Mes amis, il faudra que chacun de nous fasse sérieusement sa méditation sur le vœu d'obéissance. Je le répète, c'est le treizième commandement de Dieu pour nous. Ce vœu d'obéissance n'oblige pas toujours sub gravi mais toutes les fois que nous l'enfreignons d'une façon considérable, c'est un péché grave, tous les théologiens vous le diront. ‑ Je ne pèche pas d'une façon grave ! ‑ oui, mais l'état habituel du péché véniel amène bientôt le péché mortel. Cette non obéissance habituelle dans de petites choses amènera des infractions graves contre l'obéissance.

Nous ne sommes donc pas assez religieux de ce côté‑là. Faisons nos méditations là‑dessus. Demandons au bon Dieu de bien comprendre ce que c'est que l'obéissance. Dans tout Ordre religieux, le vœu d'obéissance est considéré comme le premier et le plus obligatoire. Voyez ce qui se dit chez les Jésuites : perinde ac cadaver : voilà le modèle, le dernier mot de l'obéissance pour eux. St François de Sales sans doute ne veut pas que nous soyons des cadavres ; il veut que nous soyons très vivants, que notre cœur batte fortement pour Dieu, et que nous lui obéissions de cette obéissance voulue et aimée qui agrandit notre âme, car elle la prend tout entière pour l'unir à la Volonté de Dieu, et cela de toute l'étendue de notre capacité, de notre volonté.

Que l'obéissance soit difficile, c'est évident. C'est le sacrifice de notre liberté, de cette liberté que Dieu lui‑même a voulu respecter, L'homme est plus. atteint par le vœu d'obéissance que par tout autre vœu, tout autre lien. L'obéissance touche à l'essence même de notre être, à nos droits personnels. Mais est‑ce que Dieu ne nous aide pas à lui faire un pareil sacrifice ?

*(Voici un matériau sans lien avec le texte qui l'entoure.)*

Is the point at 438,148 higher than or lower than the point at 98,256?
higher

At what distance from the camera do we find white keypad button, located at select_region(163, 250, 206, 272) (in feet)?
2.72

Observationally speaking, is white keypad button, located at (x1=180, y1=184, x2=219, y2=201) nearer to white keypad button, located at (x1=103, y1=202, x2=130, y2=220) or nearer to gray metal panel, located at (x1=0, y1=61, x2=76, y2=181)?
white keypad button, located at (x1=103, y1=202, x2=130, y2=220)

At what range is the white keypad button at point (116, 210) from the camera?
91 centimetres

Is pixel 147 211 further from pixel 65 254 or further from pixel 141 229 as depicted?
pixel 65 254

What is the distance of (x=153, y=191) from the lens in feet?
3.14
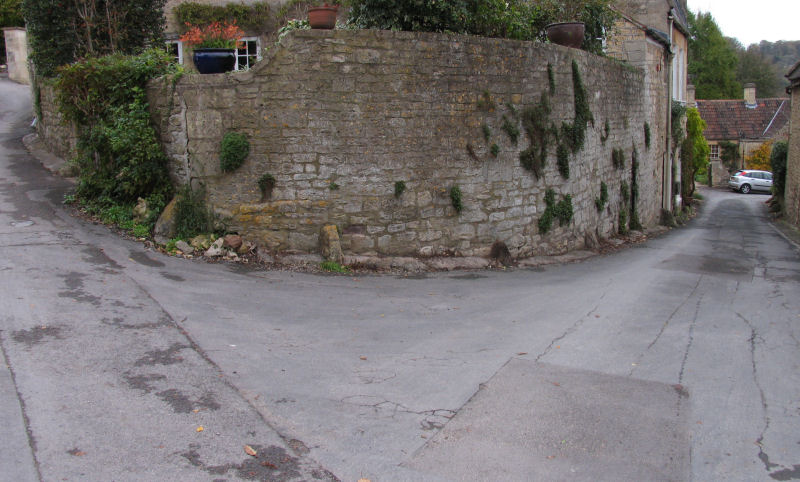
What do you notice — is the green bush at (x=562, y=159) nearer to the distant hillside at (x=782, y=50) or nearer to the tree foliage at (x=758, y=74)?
the tree foliage at (x=758, y=74)

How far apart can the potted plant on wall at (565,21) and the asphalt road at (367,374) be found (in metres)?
5.66

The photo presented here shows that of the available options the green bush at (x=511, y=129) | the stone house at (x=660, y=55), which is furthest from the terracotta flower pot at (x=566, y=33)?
the stone house at (x=660, y=55)

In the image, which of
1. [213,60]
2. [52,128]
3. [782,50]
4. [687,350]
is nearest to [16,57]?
[52,128]

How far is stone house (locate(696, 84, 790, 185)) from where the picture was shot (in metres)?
50.0

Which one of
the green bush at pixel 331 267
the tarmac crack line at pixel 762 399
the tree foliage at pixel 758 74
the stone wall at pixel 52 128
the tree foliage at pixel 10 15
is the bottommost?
the tarmac crack line at pixel 762 399

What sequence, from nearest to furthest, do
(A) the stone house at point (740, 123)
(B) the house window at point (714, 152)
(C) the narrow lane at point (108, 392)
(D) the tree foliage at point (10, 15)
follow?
1. (C) the narrow lane at point (108, 392)
2. (D) the tree foliage at point (10, 15)
3. (A) the stone house at point (740, 123)
4. (B) the house window at point (714, 152)

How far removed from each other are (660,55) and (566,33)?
9355 millimetres

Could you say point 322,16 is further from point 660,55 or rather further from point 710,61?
point 710,61

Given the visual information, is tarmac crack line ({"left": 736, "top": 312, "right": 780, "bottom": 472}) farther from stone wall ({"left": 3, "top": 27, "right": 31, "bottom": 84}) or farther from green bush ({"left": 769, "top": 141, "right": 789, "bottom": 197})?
stone wall ({"left": 3, "top": 27, "right": 31, "bottom": 84})

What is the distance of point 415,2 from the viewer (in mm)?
10117

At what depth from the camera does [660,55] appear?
20203 millimetres

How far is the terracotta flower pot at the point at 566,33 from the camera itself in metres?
12.6

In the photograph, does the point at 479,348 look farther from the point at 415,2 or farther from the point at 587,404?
the point at 415,2

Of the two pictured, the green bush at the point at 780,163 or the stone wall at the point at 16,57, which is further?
the green bush at the point at 780,163
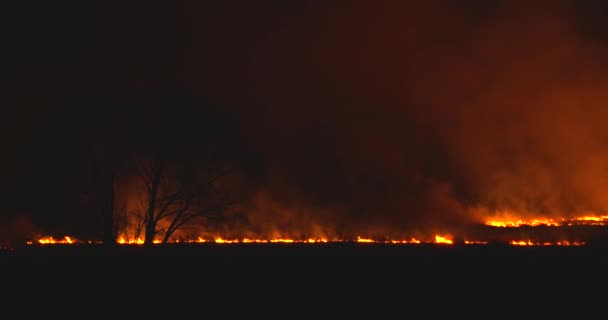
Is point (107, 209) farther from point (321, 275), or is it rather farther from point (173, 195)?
point (321, 275)

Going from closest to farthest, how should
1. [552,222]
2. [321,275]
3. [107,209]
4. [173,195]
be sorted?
[321,275] < [107,209] < [173,195] < [552,222]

Il sera donc bien bon que nous nous mettions de toute notre cœur à l'obéissance. Là où on le pourra, dans chaque maison où il sera possible de s'organiser à cet effet, il faudra que l'obédience se donne à une heure déterminée. Quand on le pourra, on la donnera après le dîner et après le souper, comme cela se fait dans tous les Ordres religieux. C'est à ce moment‑là qu'on demandera ses permissions. Qu'on établisse bien exactement cette coutume dans toutes les maisons. Si l'obédience ne peut pas se donner après les repas, qu'on cherche un autre moment, et qu'elle se donne bien régulièrement deux fois par jour. Qu'on ne sorte jamais en ville sans avoir demandé permission à l'obédience. Qu'on demande bien toutes ses permissions à ce moment‑là, si on a besoin d'être dispensé de quelques heures de travail, de quelque exercice de piété ; si l'on a quelque objet nécessaire à se procurer. Faites bien exactement cela, afin de vous façonner à l'obéissance. Et en outre, que chacun de vous prenne bien la résolution d'accomplir son vœu d'obéissance entièrement, exactement ; soyons soumis aux ordres que nous donnent nos Supérieurs. Nos Supérieurs seraient bien heureux s'ils n’avaient rien à nous commander. Ce n'est pas si agréable de commander ! S'ils le font, c'est par devoir, par nécessité d'état : facilitons leur cette tâche. Nous reviendrons encore sur ce sujet.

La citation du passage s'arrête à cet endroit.